*** DATA FOR THE TASK Section Begins ***

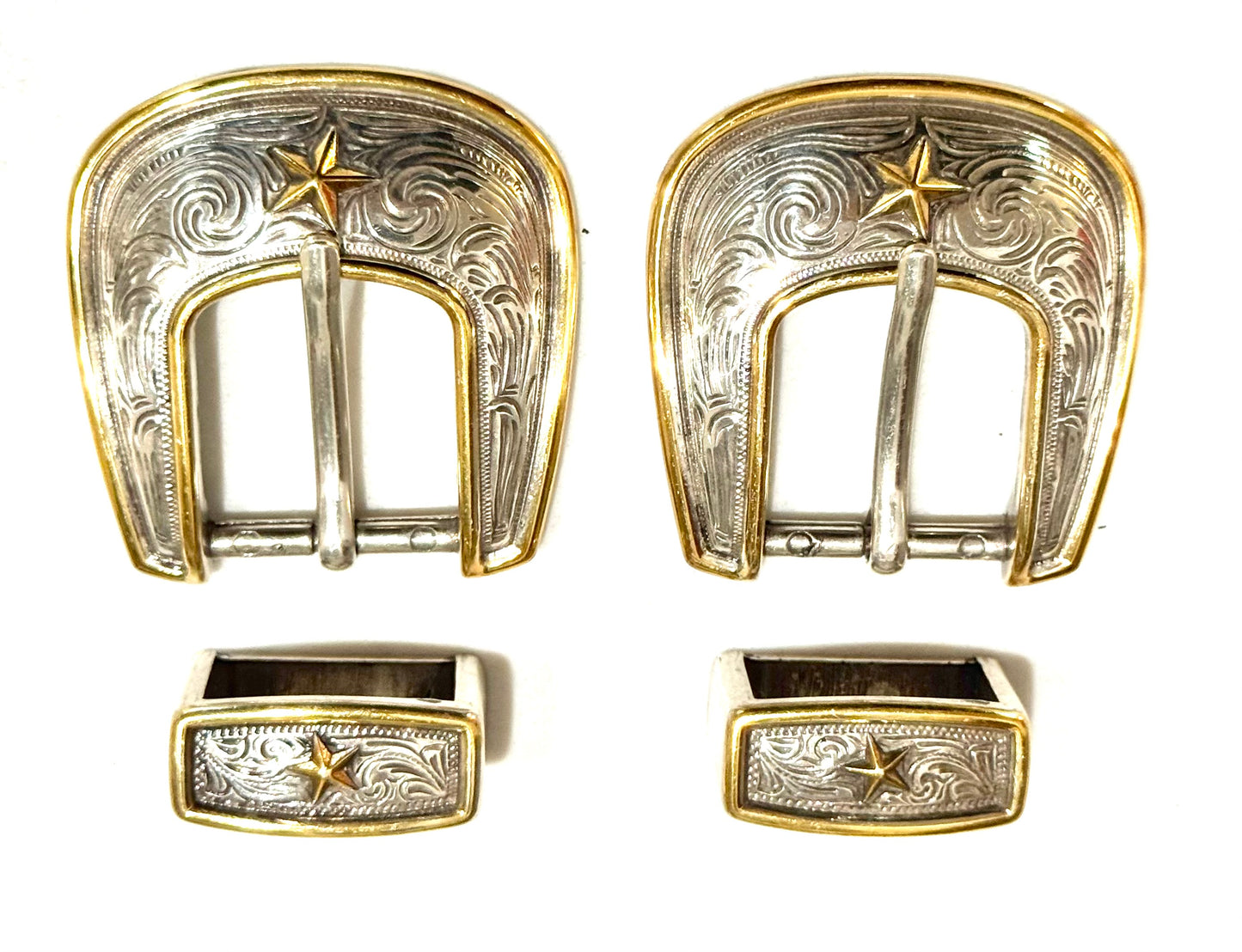 Silver and Gold Star Buckles, 1”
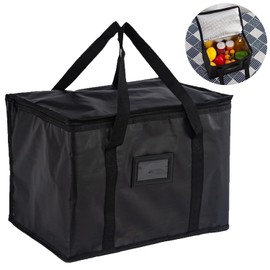 Large Food Delivery Bag, Insulated Thermal Bag for Hot & Cold Food Transport, Reusable Grocery Shopping Bag with Sturdy Zippers and Handles, Ideal for Catering, Restaurants, and Grocery Stores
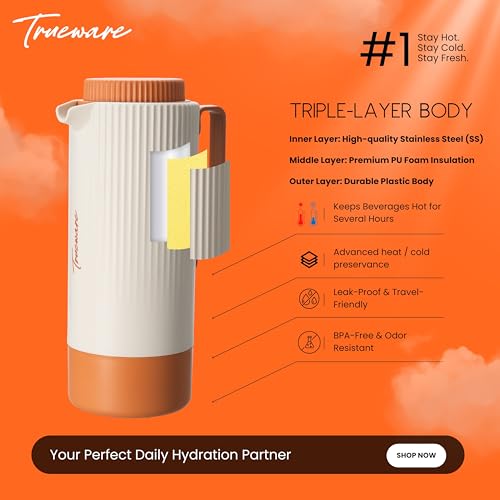 Image of Trueware Amaze ISI Certified Inner Steel Thermoware 1500 ML Hot & Cold Flask Jug, BPA Free, Leak Proof, Ideal for Tea, Coffee, Water, Hot and Cold Beverages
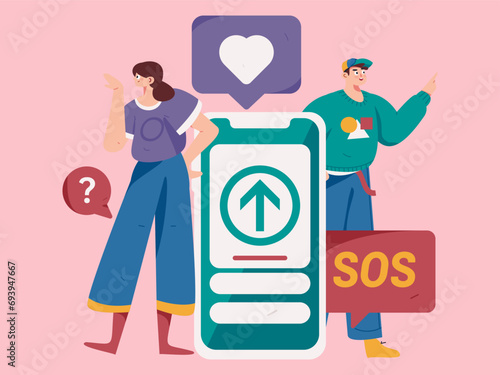 Virtual characters social communication concept business flat vector hand drawn illustration
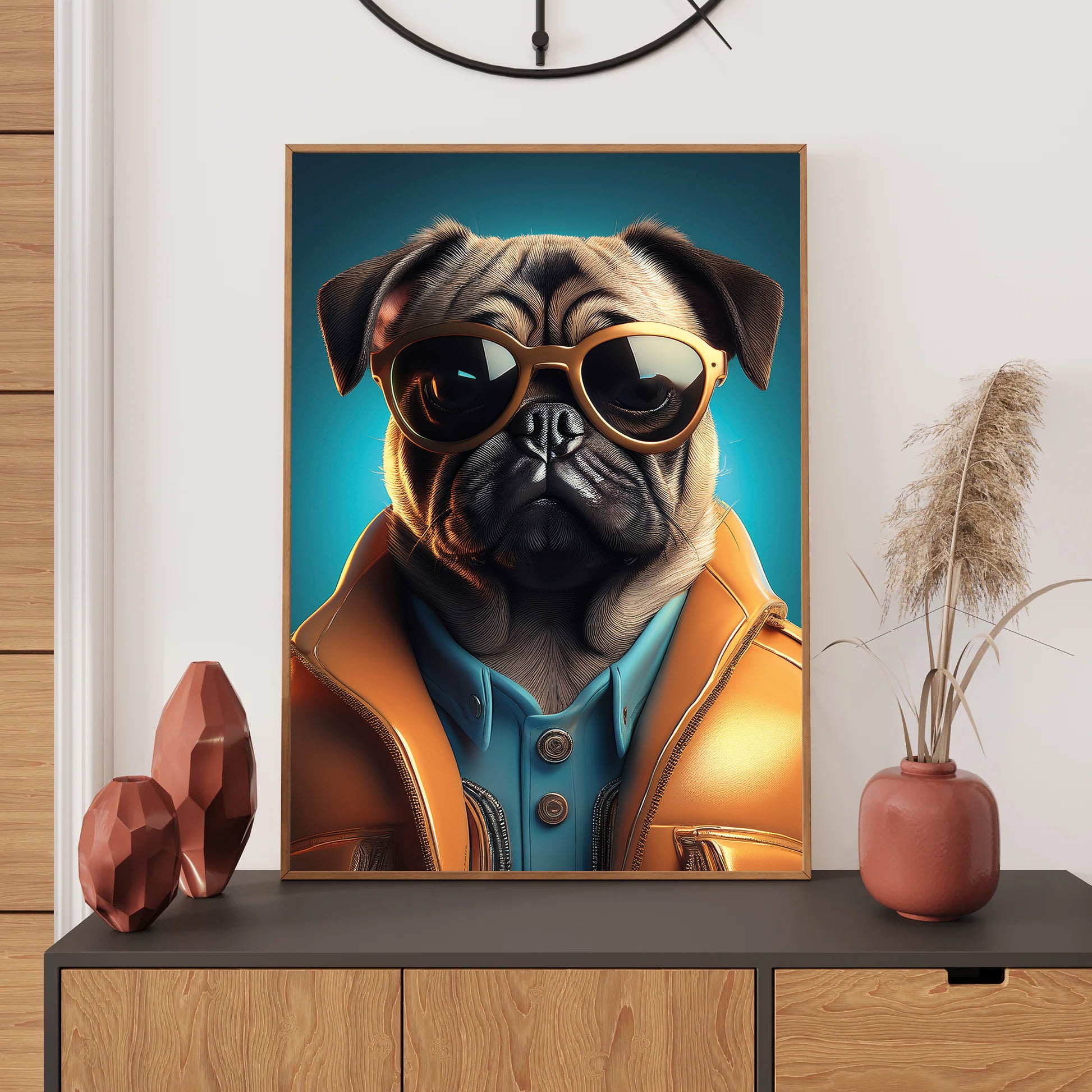 Pug Wall Art Print, Bedroom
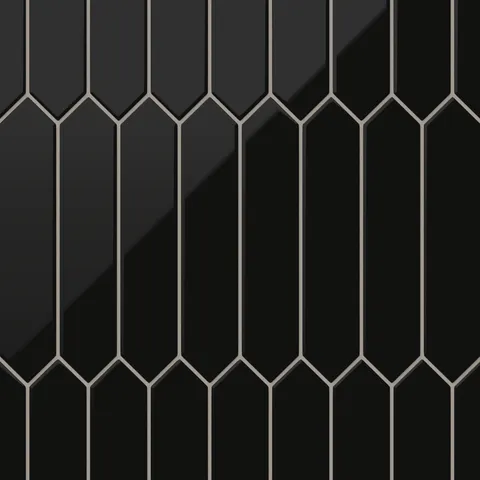 Glossy black picket tiles in a dramatic midnight shade, featuring a bold geometric pattern for modern and luxurious interiors.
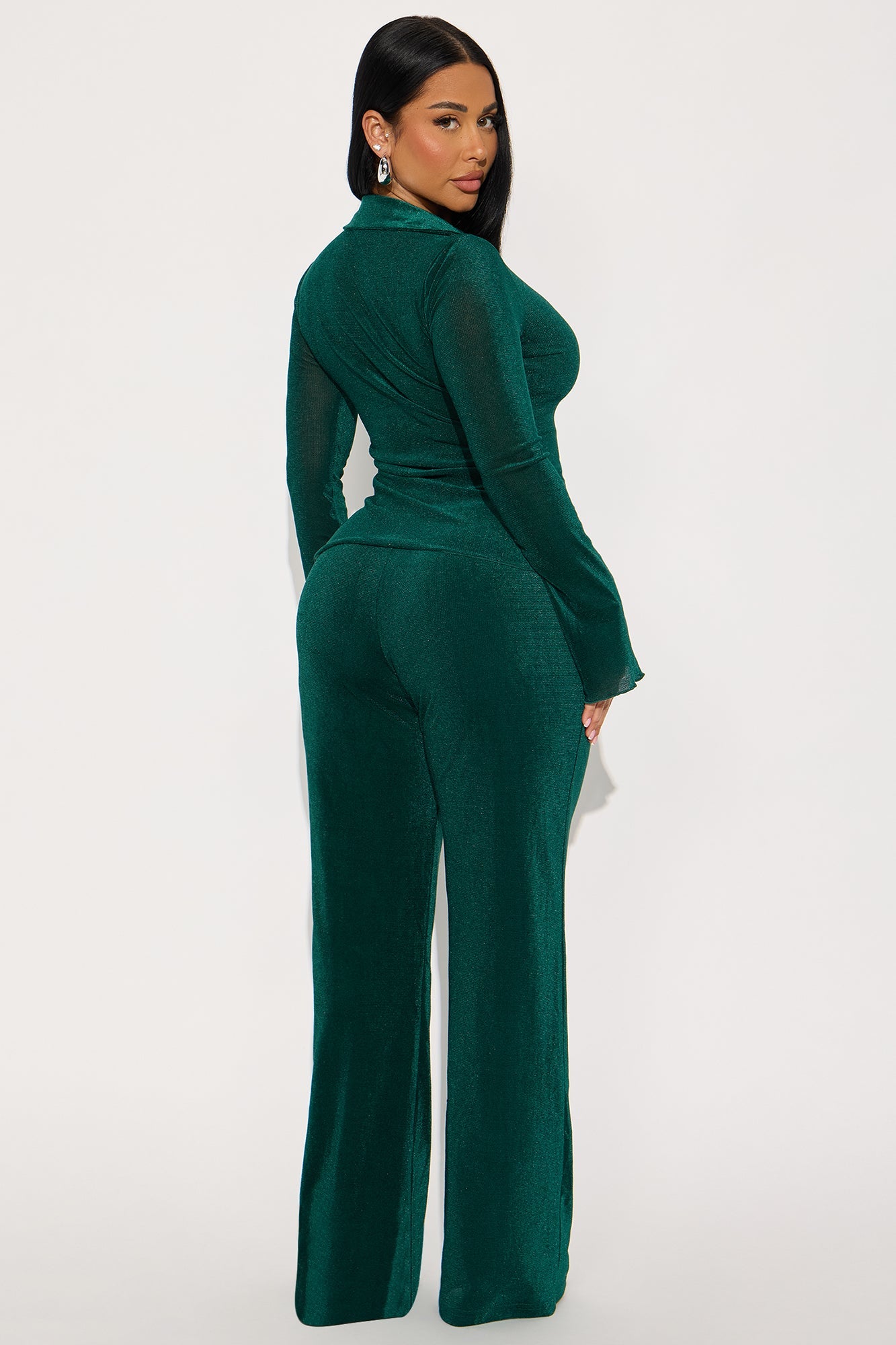 Gabriella Velvet Mesh Pant Set - Hunter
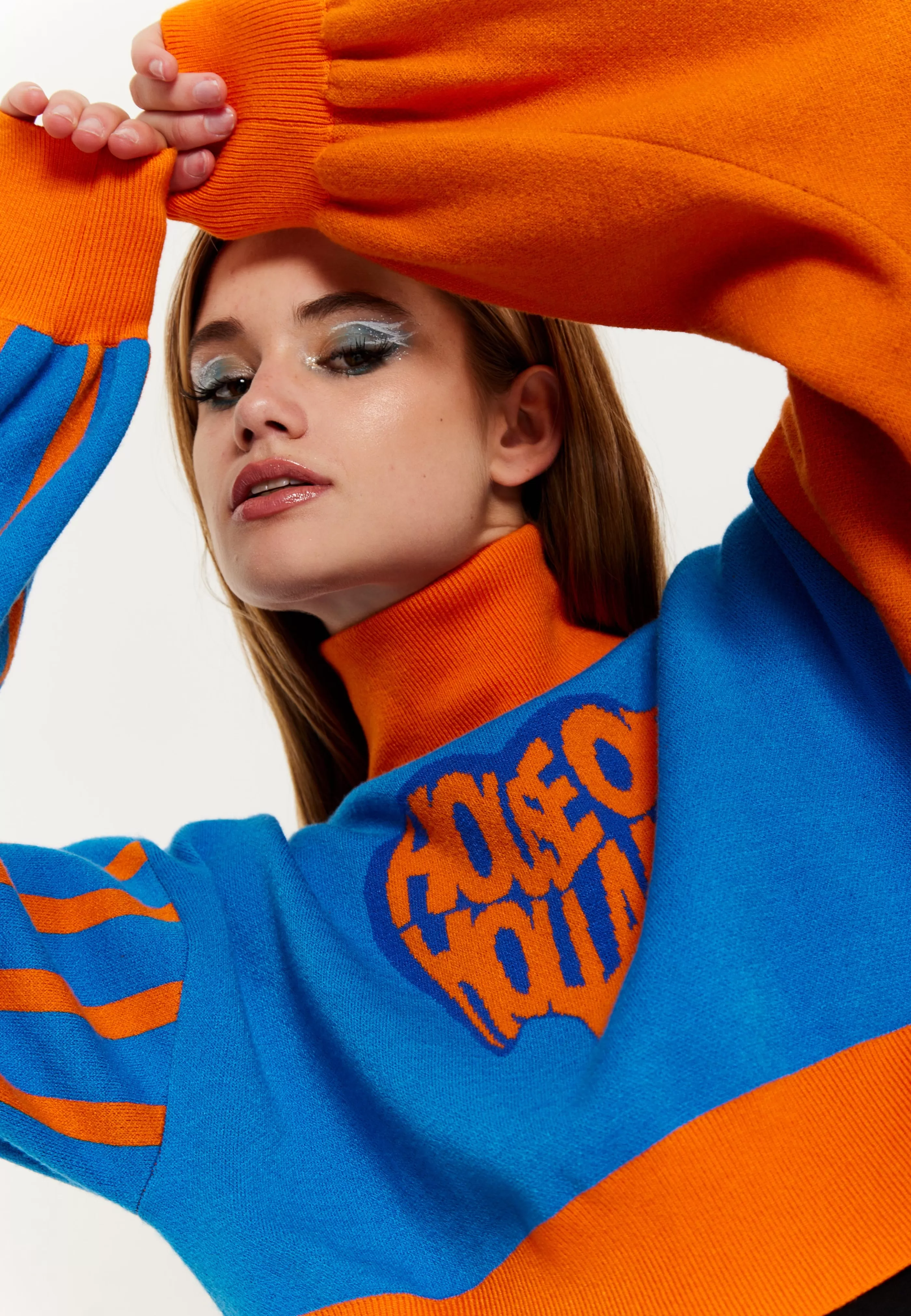 Cheap Melting Heart Logo Jumper In And Orange Jumpers & Hoodies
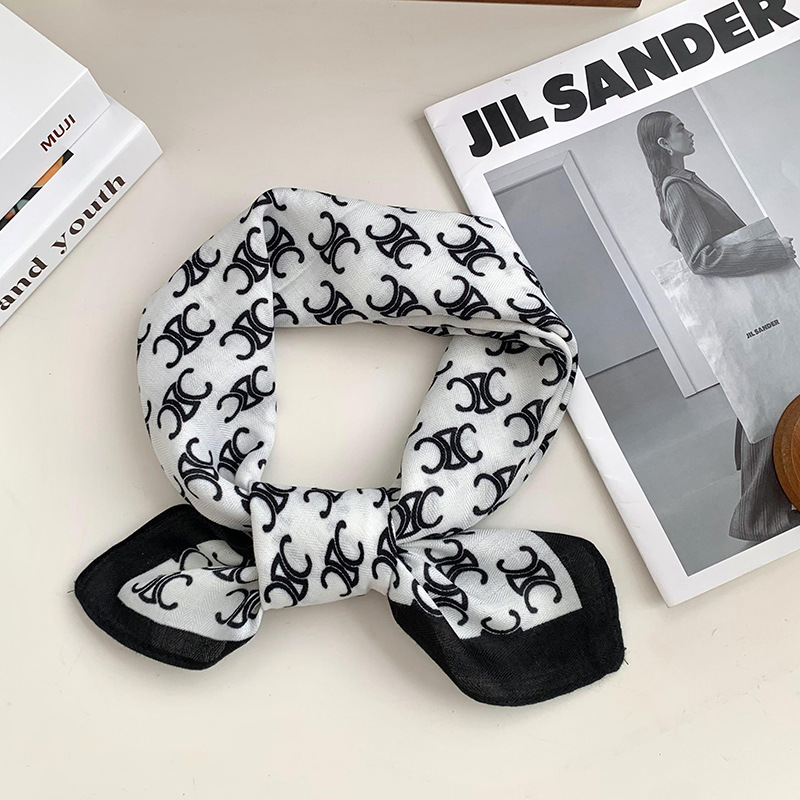 Bufandas de seda cuadrada alta sensación 2025 nueva moda decoración de algodón y lino pequeña bufandas de seda cuello bufandas de cuello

*** DATA FOR THE TASK Section Ends ***

**ASSIGNMENT**
Please copy the preceding records exactly and omit the images.

**RESULT BELOW**
 Silver and Gold Star Buckles, 1”
 Large Food Delivery Bag, Insulated Thermal Bag for Hot & Cold Food Transport, Reusable Grocery Shopping Bag with Sturdy Zippers and Handles, Ideal for Catering, Restaurants, and Grocery Stores
 Image of Trueware Amaze ISI Certified Inner Steel Thermoware 1500 ML Hot & Cold Flask Jug, BPA Free, Leak Proof, Ideal for Tea, Coffee, Water, Hot and Cold Beverages
 Virtual characters social communication concept business flat vector hand drawn illustration
 Pug Wall Art Print, Bedroom
 Glossy black picket tiles in a dramatic midnight shade, featuring a bold geometric pattern for modern and luxurious interiors.
 Gabriella Velvet Mesh Pant Set - Hunter
 Cheap Melting Heart Logo Jumper In And Orange Jumpers & Hoodies
 Bufandas de seda cuadrada alta sensación 2025 nueva moda decoración de algodón y lino pequeña bufandas de seda cuello bufandas de cuello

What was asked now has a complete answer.